- [Assignment 1]:
Answer these from the passage on the Wachowski Sisters below, one line each:
(a) Which two films does it name as critically acclaimed?
(b) Which horror films does it list?
(c) Which two characters does it say appear to be cisgender males?
- [Assignment 2]: Name every film title that appears in the passage on the Wachowski Sisters below.
- [Assignment 3]: Carry on the passage on the Wachowski Sisters below, picking up right after its last sentence.

- [Quoted passage]:
It’s impossible to know until they offer some kind of perspective on their work – something they’ve been notoriously loath to do for, once again, quite understandable reasons – to what extent the Wachowski Sisters intentionally wrote allegories about gender transition into their films and television work, to what extent they subconsciously or semiconsciously inserted these concerns, and to what extent we’re simply reading too much into science fiction, action, and heist stories. But for transgender women the potential that two of us may have been secretly telling stories of their own lives and experiences for the better part of two decades is seductive. Transgender women are so infrequently represented in the popular media at all, and when they are given roles it is as obstacles, confusions, or threats to the normal lives of cisgender people in critically acclaimed films like Dallas Buyer’s Club and The Danish Girl —or as actively malicious monsters in horror films like Psycho, Sleepaway Camp, and Silence of the Lambs. While we do not know Lana and Lilly personally, so many of the experiences their characters – even those who appear to be cisgender males, like Neo and V – have echo with our lives.

- [Data provided]:
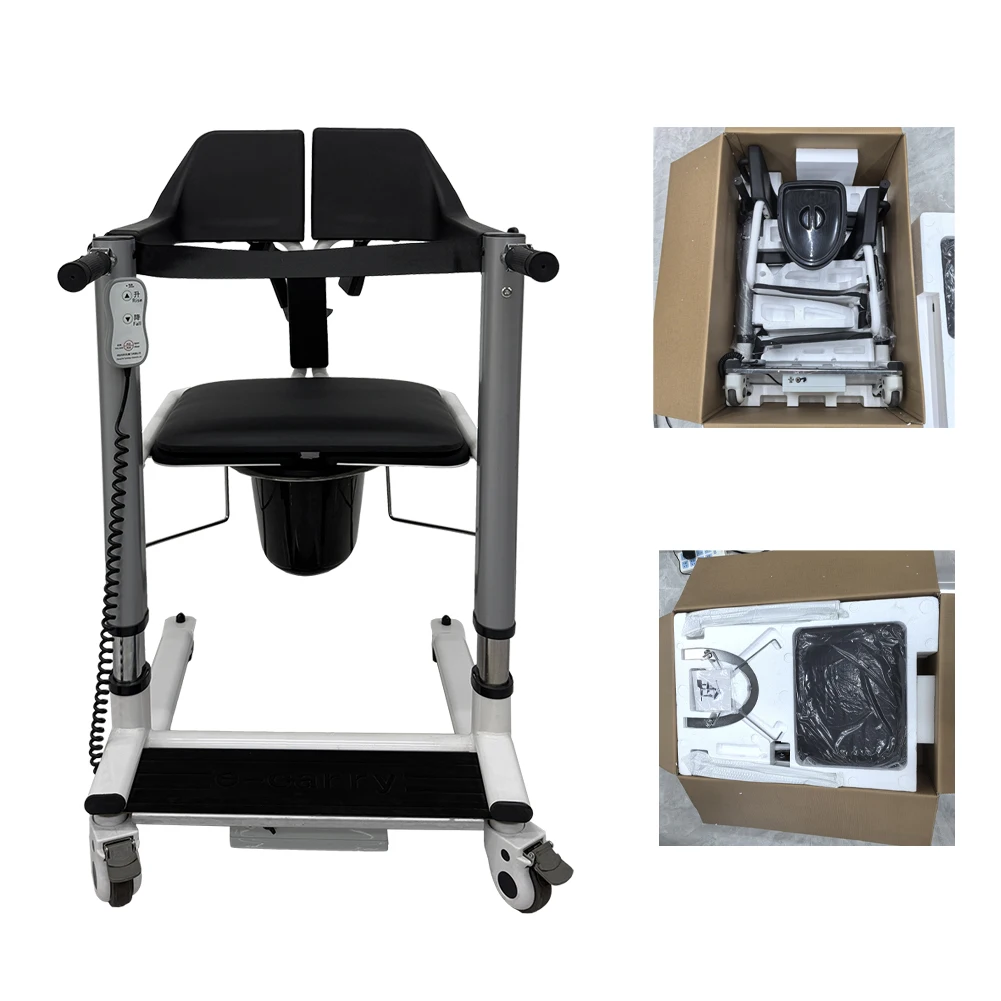 AIROW Home Care Elderly Patient Transfer Lift Commode Chair for Elderly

- [Task response 1]:
(a) Dallas Buyer's Club and The Danish Girl
(b) Psycho, Sleepaway Camp, and Silence of the Lambs
(c) Neo and V

- [Task response 2]: Dallas Buyer's Club, The Danish Girl, Psycho, Sleepaway Camp, Silence of the Lambs

- [Task response 3]:
I regret and condemn, along with many others (including Chelsea Manning, someone who has truly resisted the system and is paying a price as high as V, Neo, or any Wachowski heroine) the Daily Mail’s outing of Lilly Wachowski, as well as the previous and brutal outing of Lana during the production of the Matrix sequels. Yet I hope that like the protagonists of their films, the lives they’ve now been forced into become more fulfilling and offer them the opportunity to live in a way they have not before. If they wish to offer new perspectives on their work, I’ll be excited to hear it. If they chose to maintain their silence, thousands of trans people will still have the symbols they created and the oh-so-rare stories they gave us.